Records drawn from a dataset:
########################################
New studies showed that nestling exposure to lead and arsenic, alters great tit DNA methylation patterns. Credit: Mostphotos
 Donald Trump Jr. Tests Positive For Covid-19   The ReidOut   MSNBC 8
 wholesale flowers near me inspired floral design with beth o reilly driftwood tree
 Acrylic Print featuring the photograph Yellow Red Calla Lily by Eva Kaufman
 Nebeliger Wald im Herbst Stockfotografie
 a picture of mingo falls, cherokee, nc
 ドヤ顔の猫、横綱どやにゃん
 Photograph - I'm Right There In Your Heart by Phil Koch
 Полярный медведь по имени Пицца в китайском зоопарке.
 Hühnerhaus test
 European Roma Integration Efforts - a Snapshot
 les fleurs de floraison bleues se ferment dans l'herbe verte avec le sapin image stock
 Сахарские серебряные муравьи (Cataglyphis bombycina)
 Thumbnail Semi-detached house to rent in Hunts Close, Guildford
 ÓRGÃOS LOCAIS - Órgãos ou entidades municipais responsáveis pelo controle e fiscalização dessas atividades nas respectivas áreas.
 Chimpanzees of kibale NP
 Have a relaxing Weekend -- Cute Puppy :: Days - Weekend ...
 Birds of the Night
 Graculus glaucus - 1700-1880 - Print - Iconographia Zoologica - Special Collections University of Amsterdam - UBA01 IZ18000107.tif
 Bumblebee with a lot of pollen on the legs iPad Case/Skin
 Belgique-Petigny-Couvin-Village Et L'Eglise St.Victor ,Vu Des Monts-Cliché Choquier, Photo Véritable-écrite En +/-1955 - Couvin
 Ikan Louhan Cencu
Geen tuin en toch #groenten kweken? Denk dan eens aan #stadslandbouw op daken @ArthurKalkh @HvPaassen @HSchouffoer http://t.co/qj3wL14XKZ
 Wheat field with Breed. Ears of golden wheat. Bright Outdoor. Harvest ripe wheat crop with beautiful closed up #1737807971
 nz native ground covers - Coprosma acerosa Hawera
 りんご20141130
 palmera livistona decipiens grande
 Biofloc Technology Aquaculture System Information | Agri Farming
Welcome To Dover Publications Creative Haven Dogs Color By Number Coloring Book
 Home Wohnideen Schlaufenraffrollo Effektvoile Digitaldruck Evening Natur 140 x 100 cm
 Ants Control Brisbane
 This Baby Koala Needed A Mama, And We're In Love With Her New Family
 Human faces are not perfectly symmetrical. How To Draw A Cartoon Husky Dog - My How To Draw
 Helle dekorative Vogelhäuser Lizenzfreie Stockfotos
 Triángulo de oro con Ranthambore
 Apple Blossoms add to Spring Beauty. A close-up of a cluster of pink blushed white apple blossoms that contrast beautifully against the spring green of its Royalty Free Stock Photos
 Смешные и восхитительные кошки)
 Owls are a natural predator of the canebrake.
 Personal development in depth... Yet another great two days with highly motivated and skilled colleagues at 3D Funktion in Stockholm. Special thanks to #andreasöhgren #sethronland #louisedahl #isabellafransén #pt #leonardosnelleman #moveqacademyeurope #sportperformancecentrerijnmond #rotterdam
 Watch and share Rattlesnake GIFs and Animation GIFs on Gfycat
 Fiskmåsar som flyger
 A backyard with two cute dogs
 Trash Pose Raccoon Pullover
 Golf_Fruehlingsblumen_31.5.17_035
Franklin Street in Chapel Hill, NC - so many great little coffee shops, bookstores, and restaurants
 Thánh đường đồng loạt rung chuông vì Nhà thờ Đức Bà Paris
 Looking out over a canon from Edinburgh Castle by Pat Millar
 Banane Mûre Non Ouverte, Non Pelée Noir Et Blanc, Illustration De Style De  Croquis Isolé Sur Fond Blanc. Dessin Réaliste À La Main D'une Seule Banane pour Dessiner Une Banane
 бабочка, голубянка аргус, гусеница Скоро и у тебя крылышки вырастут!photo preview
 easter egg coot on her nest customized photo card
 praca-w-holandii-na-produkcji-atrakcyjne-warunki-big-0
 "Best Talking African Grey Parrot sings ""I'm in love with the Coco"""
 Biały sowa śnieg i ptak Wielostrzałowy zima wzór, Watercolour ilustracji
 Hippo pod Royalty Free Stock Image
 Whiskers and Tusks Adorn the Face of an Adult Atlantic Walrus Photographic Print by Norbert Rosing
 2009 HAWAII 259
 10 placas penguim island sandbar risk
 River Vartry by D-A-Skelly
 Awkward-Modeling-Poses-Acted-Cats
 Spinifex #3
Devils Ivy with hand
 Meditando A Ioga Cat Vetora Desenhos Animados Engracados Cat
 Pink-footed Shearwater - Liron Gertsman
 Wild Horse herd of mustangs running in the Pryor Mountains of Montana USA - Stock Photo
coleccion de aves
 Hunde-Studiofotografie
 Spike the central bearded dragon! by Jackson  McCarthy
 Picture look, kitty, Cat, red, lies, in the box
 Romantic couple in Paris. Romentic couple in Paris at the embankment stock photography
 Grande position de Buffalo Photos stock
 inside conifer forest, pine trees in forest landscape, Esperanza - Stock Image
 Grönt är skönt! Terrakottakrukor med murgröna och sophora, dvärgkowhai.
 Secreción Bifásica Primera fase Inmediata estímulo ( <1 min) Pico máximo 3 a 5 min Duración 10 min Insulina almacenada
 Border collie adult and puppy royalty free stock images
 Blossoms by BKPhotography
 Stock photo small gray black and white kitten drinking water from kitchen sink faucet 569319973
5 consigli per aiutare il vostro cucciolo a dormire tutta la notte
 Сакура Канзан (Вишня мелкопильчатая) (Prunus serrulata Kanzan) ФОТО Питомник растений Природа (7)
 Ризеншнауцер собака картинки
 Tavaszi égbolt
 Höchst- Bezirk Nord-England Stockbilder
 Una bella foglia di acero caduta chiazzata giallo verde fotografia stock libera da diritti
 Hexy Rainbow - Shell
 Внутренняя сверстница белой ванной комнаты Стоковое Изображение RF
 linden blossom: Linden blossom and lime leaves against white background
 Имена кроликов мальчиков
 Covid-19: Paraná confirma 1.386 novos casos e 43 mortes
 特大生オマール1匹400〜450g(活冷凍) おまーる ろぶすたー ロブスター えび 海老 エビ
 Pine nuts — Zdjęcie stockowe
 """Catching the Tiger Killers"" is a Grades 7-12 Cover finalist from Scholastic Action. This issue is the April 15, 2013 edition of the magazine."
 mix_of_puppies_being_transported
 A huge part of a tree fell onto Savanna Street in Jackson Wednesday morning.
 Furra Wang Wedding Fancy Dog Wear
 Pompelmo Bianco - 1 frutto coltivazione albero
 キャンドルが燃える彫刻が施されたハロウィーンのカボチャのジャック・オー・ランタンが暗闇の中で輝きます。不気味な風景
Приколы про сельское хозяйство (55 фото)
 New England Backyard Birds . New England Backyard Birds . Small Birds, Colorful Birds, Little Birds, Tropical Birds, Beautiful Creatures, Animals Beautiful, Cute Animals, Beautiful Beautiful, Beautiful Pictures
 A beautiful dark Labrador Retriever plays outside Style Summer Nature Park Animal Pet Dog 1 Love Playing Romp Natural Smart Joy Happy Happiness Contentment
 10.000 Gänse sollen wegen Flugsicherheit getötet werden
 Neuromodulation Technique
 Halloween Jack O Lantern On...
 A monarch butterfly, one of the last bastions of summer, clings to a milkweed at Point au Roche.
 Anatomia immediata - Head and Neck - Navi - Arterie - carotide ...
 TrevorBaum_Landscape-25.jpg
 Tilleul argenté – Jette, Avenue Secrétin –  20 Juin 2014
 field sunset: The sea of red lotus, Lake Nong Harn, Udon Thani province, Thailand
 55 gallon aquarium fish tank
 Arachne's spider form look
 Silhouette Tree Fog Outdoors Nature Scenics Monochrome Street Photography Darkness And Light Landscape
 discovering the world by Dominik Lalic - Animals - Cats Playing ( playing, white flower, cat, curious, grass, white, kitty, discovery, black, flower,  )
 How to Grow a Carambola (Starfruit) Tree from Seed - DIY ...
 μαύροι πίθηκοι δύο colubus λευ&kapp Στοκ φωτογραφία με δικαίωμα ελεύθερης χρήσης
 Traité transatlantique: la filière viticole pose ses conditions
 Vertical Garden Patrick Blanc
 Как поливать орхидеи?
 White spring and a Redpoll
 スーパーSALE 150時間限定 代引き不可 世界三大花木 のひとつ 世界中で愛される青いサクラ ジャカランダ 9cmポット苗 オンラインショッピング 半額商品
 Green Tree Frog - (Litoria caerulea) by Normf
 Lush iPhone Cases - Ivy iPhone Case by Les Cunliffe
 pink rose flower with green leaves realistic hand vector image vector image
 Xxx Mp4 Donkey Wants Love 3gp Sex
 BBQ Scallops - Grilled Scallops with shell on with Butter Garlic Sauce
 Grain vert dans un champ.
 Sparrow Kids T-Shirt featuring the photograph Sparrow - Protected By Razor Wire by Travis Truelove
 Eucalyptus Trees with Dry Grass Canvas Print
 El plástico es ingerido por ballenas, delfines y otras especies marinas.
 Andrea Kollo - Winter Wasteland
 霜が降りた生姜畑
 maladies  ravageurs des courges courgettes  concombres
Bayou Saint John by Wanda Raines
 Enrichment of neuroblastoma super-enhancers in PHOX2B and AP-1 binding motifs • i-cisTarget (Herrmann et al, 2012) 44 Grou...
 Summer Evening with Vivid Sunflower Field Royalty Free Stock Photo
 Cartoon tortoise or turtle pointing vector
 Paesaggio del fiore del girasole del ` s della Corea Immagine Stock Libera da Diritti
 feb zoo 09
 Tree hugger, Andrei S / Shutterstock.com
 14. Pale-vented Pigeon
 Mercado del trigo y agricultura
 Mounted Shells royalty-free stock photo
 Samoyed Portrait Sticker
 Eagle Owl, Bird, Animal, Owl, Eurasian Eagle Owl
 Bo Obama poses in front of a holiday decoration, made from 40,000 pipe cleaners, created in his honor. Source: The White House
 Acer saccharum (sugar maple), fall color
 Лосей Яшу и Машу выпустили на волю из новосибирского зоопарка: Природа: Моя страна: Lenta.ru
########################################
Go through the records above and return each line in which the word "hand" occurs.

• _Solution for this problem_
Devils Ivy with hand
 pink rose flower with green leaves realistic hand vector image vector image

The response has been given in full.